(Beginning of Data)

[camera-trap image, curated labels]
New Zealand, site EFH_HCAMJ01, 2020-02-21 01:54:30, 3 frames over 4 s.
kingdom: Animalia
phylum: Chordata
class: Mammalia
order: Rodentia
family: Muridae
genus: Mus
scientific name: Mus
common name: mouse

(End of Data)
(Beginning of Data)

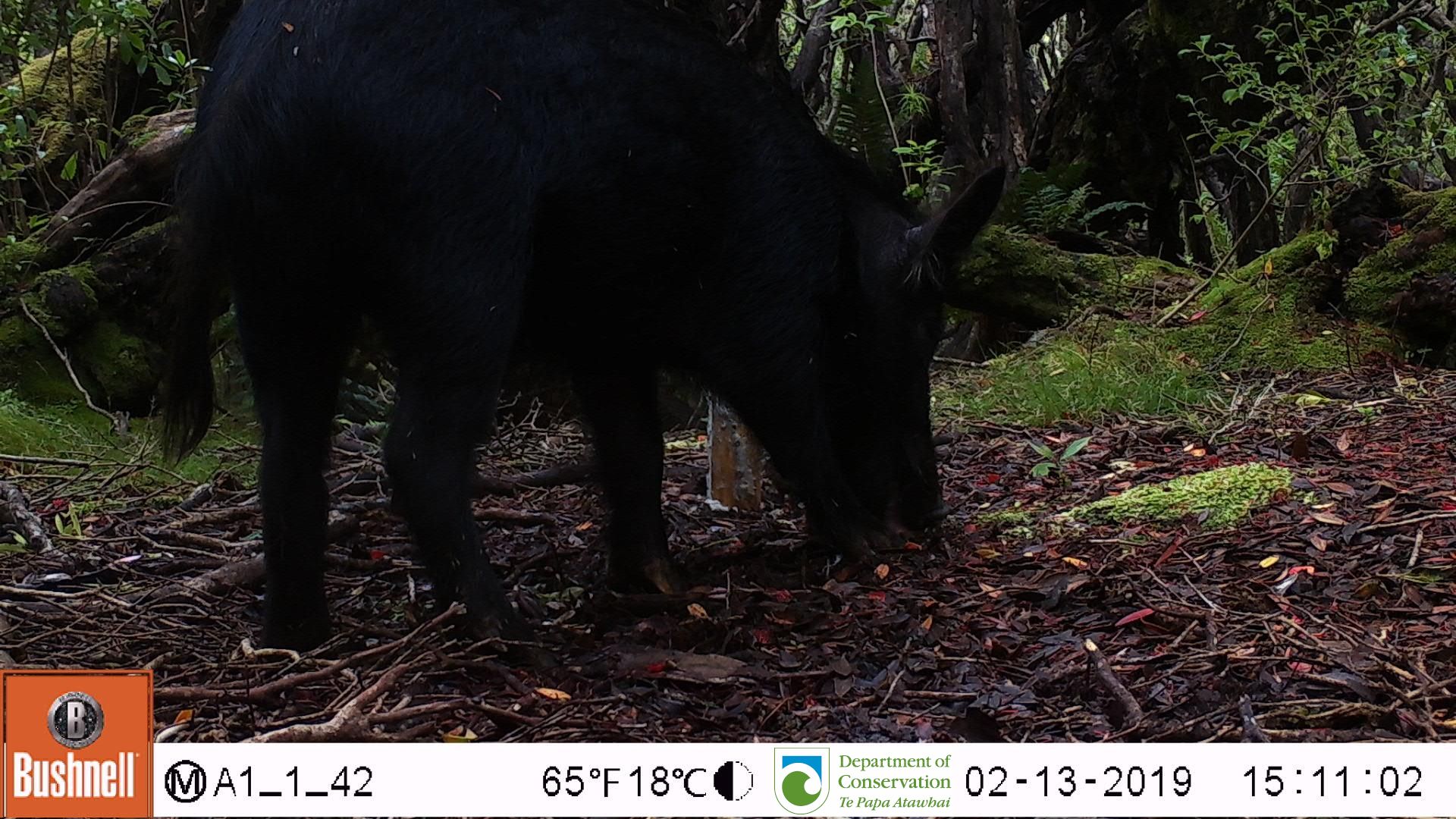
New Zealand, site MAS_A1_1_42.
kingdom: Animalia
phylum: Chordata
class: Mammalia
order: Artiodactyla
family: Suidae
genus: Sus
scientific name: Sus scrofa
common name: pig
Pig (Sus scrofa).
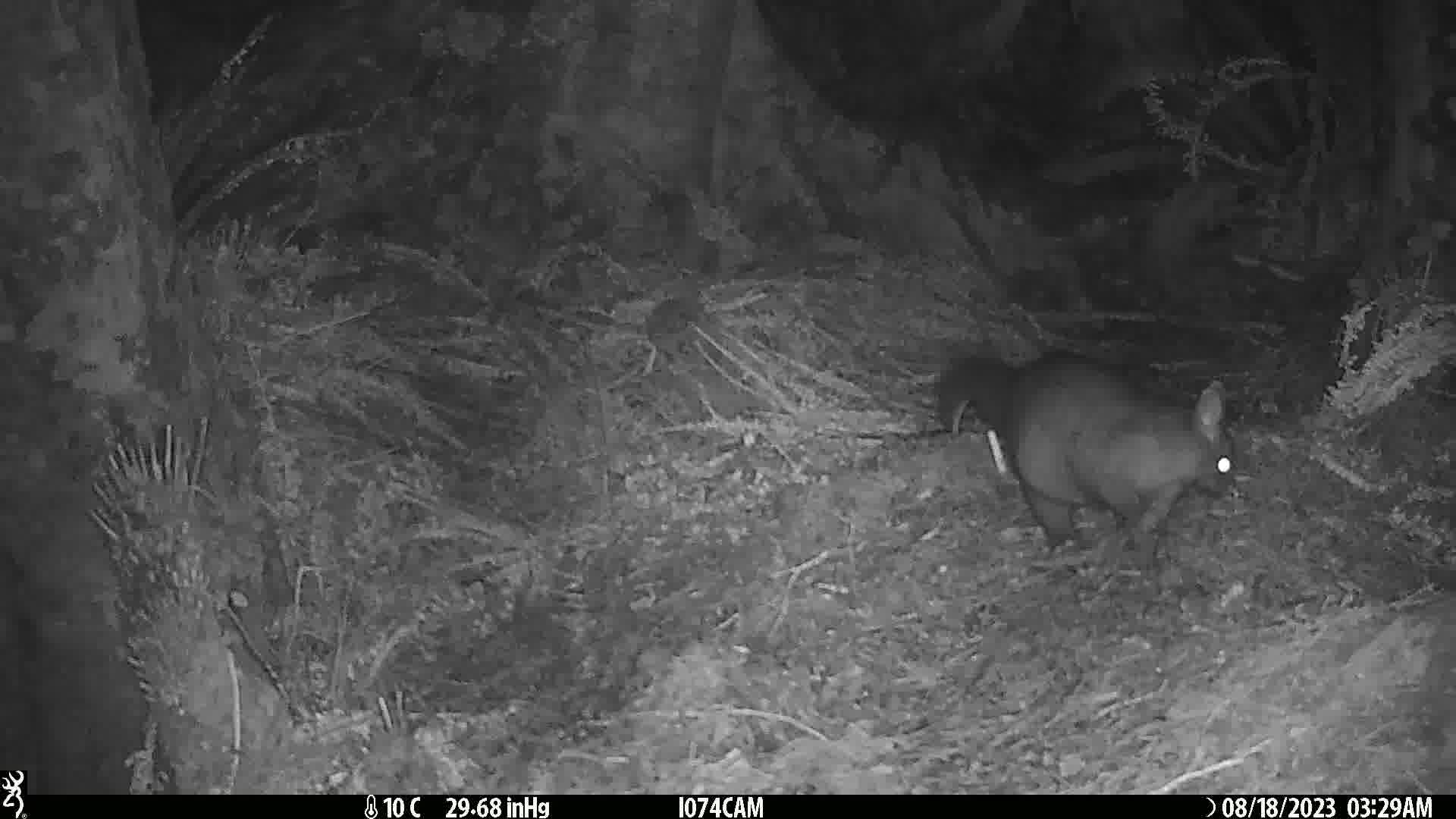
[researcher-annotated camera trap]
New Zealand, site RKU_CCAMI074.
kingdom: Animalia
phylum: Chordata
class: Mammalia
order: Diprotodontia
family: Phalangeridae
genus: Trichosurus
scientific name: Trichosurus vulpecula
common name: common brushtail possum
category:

(End of Data)
(Beginning of Data)

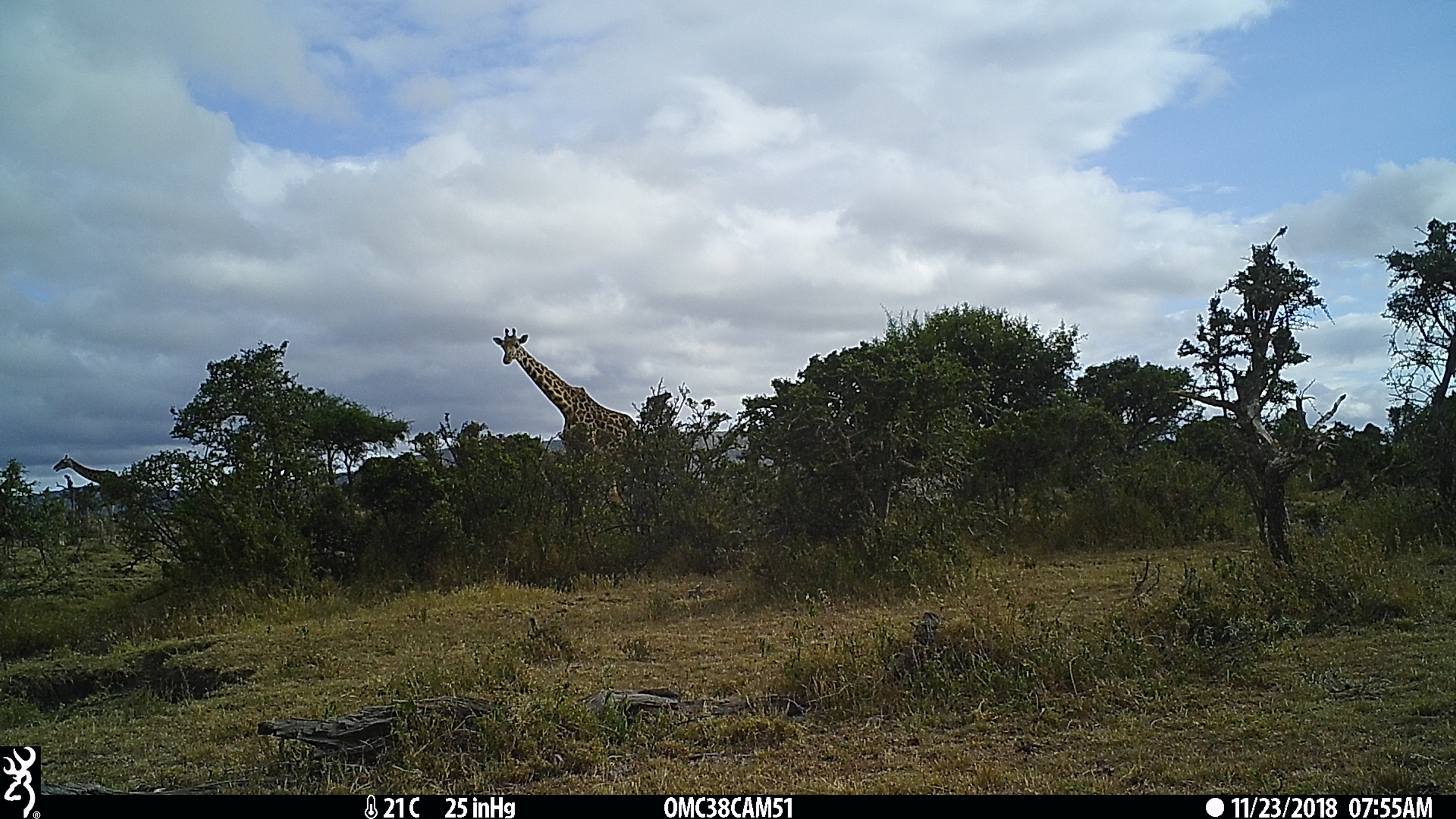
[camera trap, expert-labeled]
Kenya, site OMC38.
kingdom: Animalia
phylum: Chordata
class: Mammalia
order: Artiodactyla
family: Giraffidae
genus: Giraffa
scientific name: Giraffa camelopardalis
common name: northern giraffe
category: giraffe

(End of Data)

_Action item_
Return word for word the lines above from the line with "[camera-trap image, curated labels]" to the line with "common name: mouse", including both and leaving out all others.

_Answer section_
[camera-trap image, curated labels]
New Zealand, site EFH_HCAMJ01, 2020-02-21 01:54:30, 3 frames over 4 s.
kingdom: Animalia
phylum: Chordata
class: Mammalia
order: Rodentia
family: Muridae
genus: Mus
scientific name: Mus
common name: mouse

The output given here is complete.